A couple days ago, I mentioned Highly Superior Autobiographical Memory (HSAM) in my blog post. HSAM is basically a condition where a person is able to effortlessly recall their life experiences in extreme detail, even from the time they were just a couple weeks old. What I find intriguing is that people who have this condition usually seem to have a greater ability to have lucid dreams, which is where a person is able to control their dreams.
Lucid dreaming is a real topic of interest for me. I used to have very vivid dreams and remembering up to 3 dreams a night when I woke in the morning was not uncommon for me. I say “used to” because something called motherhood has happened and now I am usually too exhausted to remember my dreams. I wonder whether like with HSAM, it there something about a person’s brain that makes them have a greater ability to control their dreams? I may not have the right brain to be a musical genius or math whiz, but could my brain just be a little bit special in the dream department?
The potential of our brains is so fascinating to me. We sometimes dream about things that happened in our lives a long time ago that we have not actively thought about for a long time. I wonder whether all our brains are actually recording every single thing about our lives, but unlike people with HSAM, us normal people are just unable to access and retrieve all those memories? People with Alzheimer’s disease sometimes revert to childhood behaviour such as speaking their first language that they had forgotten as an adult, so maybe it’s really all buried deep inside there…and the only way us people without superior memory are able to access it is through changes in the brain that happens with disease…or through our dreams when we sleep?
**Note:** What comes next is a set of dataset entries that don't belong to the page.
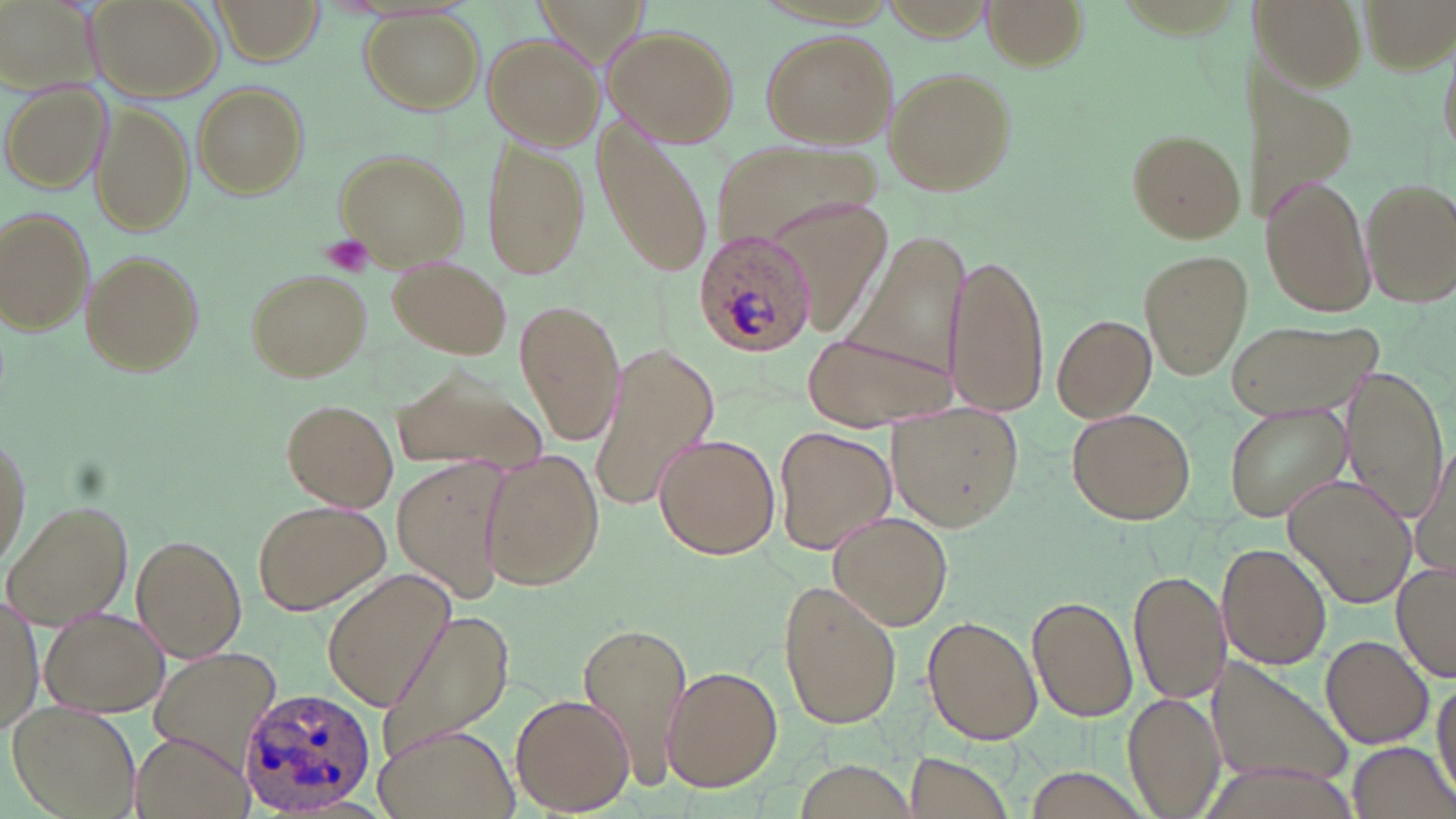
Approximate bounding boxes as (x1, y1, x2, y2) in pixels. Platelet locations: (321, 234, 374, 278). Plasmodium ovale-infected red blood cell locations: (692, 228, 818, 357), (232, 685, 372, 815). Uninfected red blood cell locations: (0, 0, 98, 103), (85, 0, 225, 102), (984, 0, 1088, 71), (1245, 1, 1372, 98), (211, 2, 321, 63), (361, 11, 484, 113), (602, 25, 740, 149), (761, 29, 895, 149), (482, 34, 603, 148), (1235, 43, 1359, 232), (1438, 43, 1455, 167), (882, 64, 1019, 197), (3, 82, 110, 193), (192, 83, 307, 198), (90, 103, 194, 237), (593, 118, 713, 277), (1127, 128, 1247, 243), (480, 135, 591, 281), (711, 139, 886, 256), (333, 146, 469, 268), (1261, 175, 1377, 316), (1362, 178, 1455, 305), (790, 196, 894, 343), (1, 208, 95, 337), (839, 231, 975, 383), (82, 250, 205, 374), (1139, 250, 1250, 378), (947, 254, 1048, 416), (387, 257, 511, 358), (245, 267, 372, 382), (517, 299, 623, 446), (1051, 314, 1156, 422), (1225, 317, 1383, 422), (804, 331, 954, 431), (588, 344, 719, 518), (391, 356, 549, 484), (1343, 365, 1450, 524), (280, 398, 398, 510), (1222, 401, 1350, 522), (889, 407, 1026, 532), (1067, 407, 1196, 526), (1, 426, 31, 570), (773, 426, 895, 555), (654, 432, 780, 559), (1408, 447, 1455, 579), (479, 451, 604, 590), (395, 461, 509, 600), (1283, 473, 1417, 609), (250, 498, 390, 616), (4, 500, 133, 628), (832, 512, 953, 627), (131, 533, 247, 661), (1217, 541, 1333, 670), (1394, 561, 1455, 683), (1130, 567, 1229, 705), (322, 570, 458, 714), (778, 580, 902, 732), (0, 591, 41, 736), (1026, 595, 1137, 722), (41, 606, 168, 716), (377, 607, 517, 761), (574, 615, 693, 781), (923, 615, 1043, 745), (1320, 634, 1433, 749), (149, 649, 280, 769), (1208, 656, 1355, 792), (659, 665, 784, 793), (1432, 676, 1455, 801), (1122, 691, 1224, 819), (511, 692, 636, 815), (9, 701, 141, 819), (374, 724, 520, 819), (133, 732, 251, 819), (1345, 740, 1456, 819), (901, 750, 1019, 819), (792, 760, 916, 819). Slide-level diagnosis: Plasmodium ovale. Thin blood smear. May-Grünwald-Giemsa-stained preparation. Image is 1456×819 pixels. 1000x magnification. Optical microscopy. Single field of view.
Name the parasite shown.
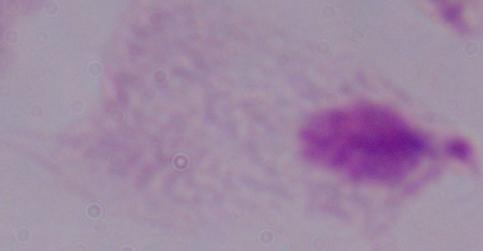
This is a trichomonad.

Summary:
  - Magnification: 1000x
  - Modality: photomicrograph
Classify this cell by malaria status.
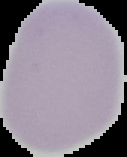
Uninfected.

preparation = thin blood film
image size = 127×157 pixels
image type = cell region segmented out of the field of view; surrounding area masked to black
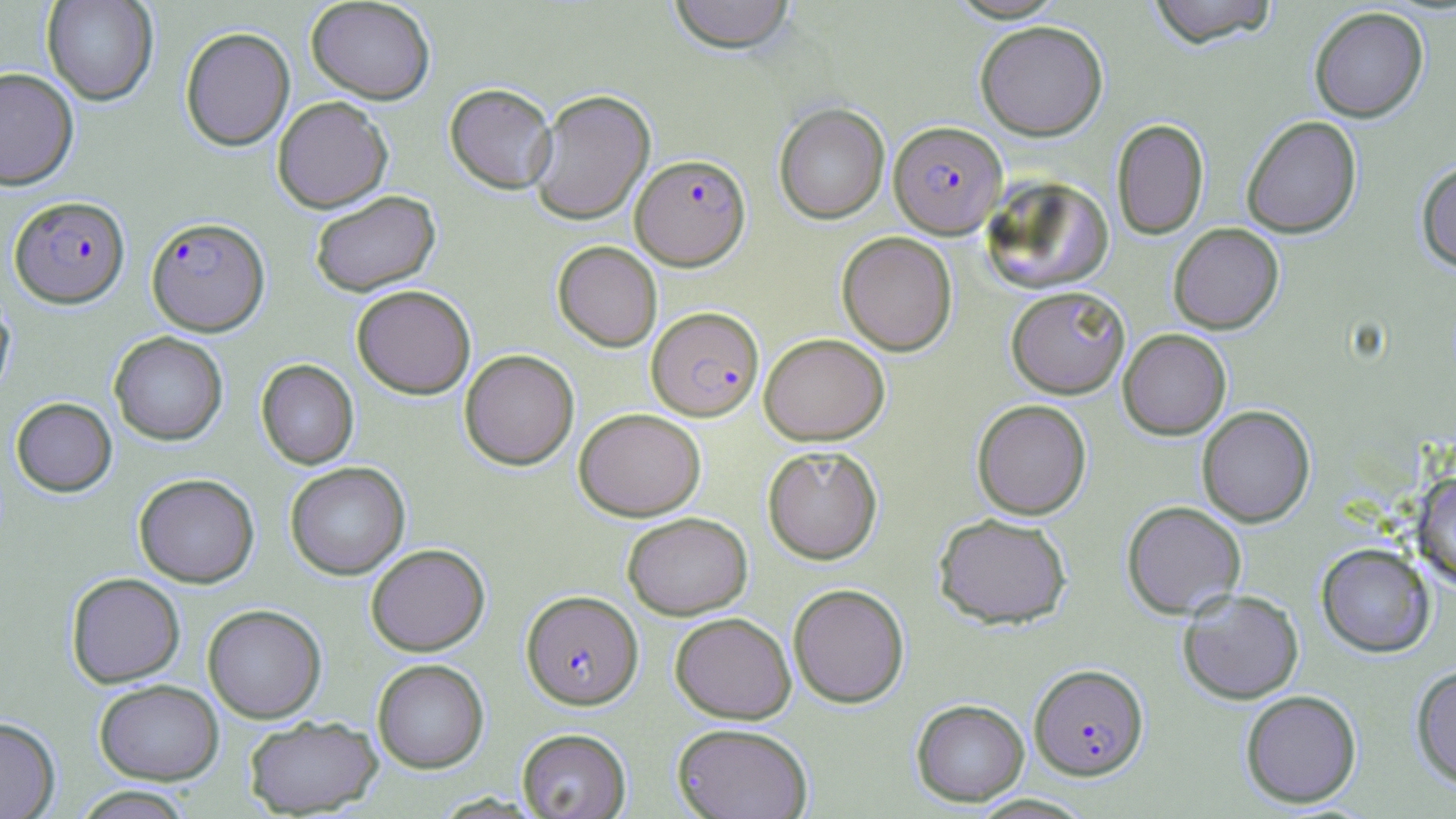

Lucid dreaming or dream control is literally an art field. I didn’t realise it was a “thing” until I was older and able to research it on the internet. Since I was very young, I have had many spontaneous lucid dreams, but never knew it was something that you could practice, intentionally induce, and excel in. Reading up about this field on made me feel so much less alone in this weird dream world. I realised there were many people out there like me and I could learn so much more about it. For a while, I did practice lucid dreaming. There is nothing weird or occult about it by the way. It just involves doing actions or asking yourself questions over and over again throughout the day when you are awake (e.g. put your hand on a wall to test if it’s real) so that you end up doing it in your dreams. It was a very jubilant moment when I was able to induce lucidity in a particular recurring nightmare I had been having and reverse the nightmare and make myself wake up. Inducing lucid dreaming requires a lot of practice and discipline when you are awake though, so it was not something I was able to stick to for very long.
The frustrating thing I’ve had with the topic of lucid dreaming or even dreams in general is that I’ve only been able to find articles and books on it that is more geared towards the New Age stuff, whereas I am a Christian. It’s funny that dreams are such a big part of how God speaks to us and feature so prominently in the bible, but somehow we are not discussing it much from a Christian perspective these days. Years ago I did find a Christian book on interpreting dreams though that was written by one of the pastors from my church. It was such a breath of fresh air to read a Christian perspective on dreams and to this day, it’s still the only book of its kind I’ve read. If you are a Christian and interested in dreams and dream interpretation, I really recommend you read it. It’s called In Your Dreams and is by Pastor Zoran Paunovich you can find it on his website HERE.
I personally believe lucid dreaming is something very normal and is not wrong from a Christian perspective. Sure it has the potential to be used for bad, but it’s not any different from where your normal thoughts during the day are able to lead you. Like your thoughts and daydreams, you have to guard it. Something I’ve loved about lucid dreaming is just the ability to reverse the emotions connected to bad past experiences. I find in dreams, my thoughts are so much more organised and eloquent than they are in real life. I’m able to revisit situations or see people who are gone or who I don’t see anymore, and say the right things to help me resolve situations and conflict, or just find the closure to move on in real life.
I loved the movie Inception because I found it had so many parallels with the world of lucid dreaming e.g. using a totem to test whether you were in reality or in a dream, preferring dreams to reality etc. I think it made explaining this side of me just so much easier to people like my husband. If there’s anything you can learn from the movie though it’s that dreams are great, but it’s not something to get caught up in. The dream world can be fun, but it is never better than real life.
Well, it’s getting late now and I better call it a night and get off to my interrupted, non-dreaming state of mum sleep. This topic is something I’ve been wanting to blog about for a while but never did because I did worry people might think it was a little strange. So in that sense this 30-day blogging challenge has been great for me as it’s helped loosen up my writing inhibitions and stop censoring myself. I hope somewhere out there, someone finds this somewhat interesting….or maybe you have learned something new today! Good night, sweet dreams, folks! 😄
The 30-Day Personal Blog Challenge is a challenge to myself to consistently blog about my daily life for 30 days.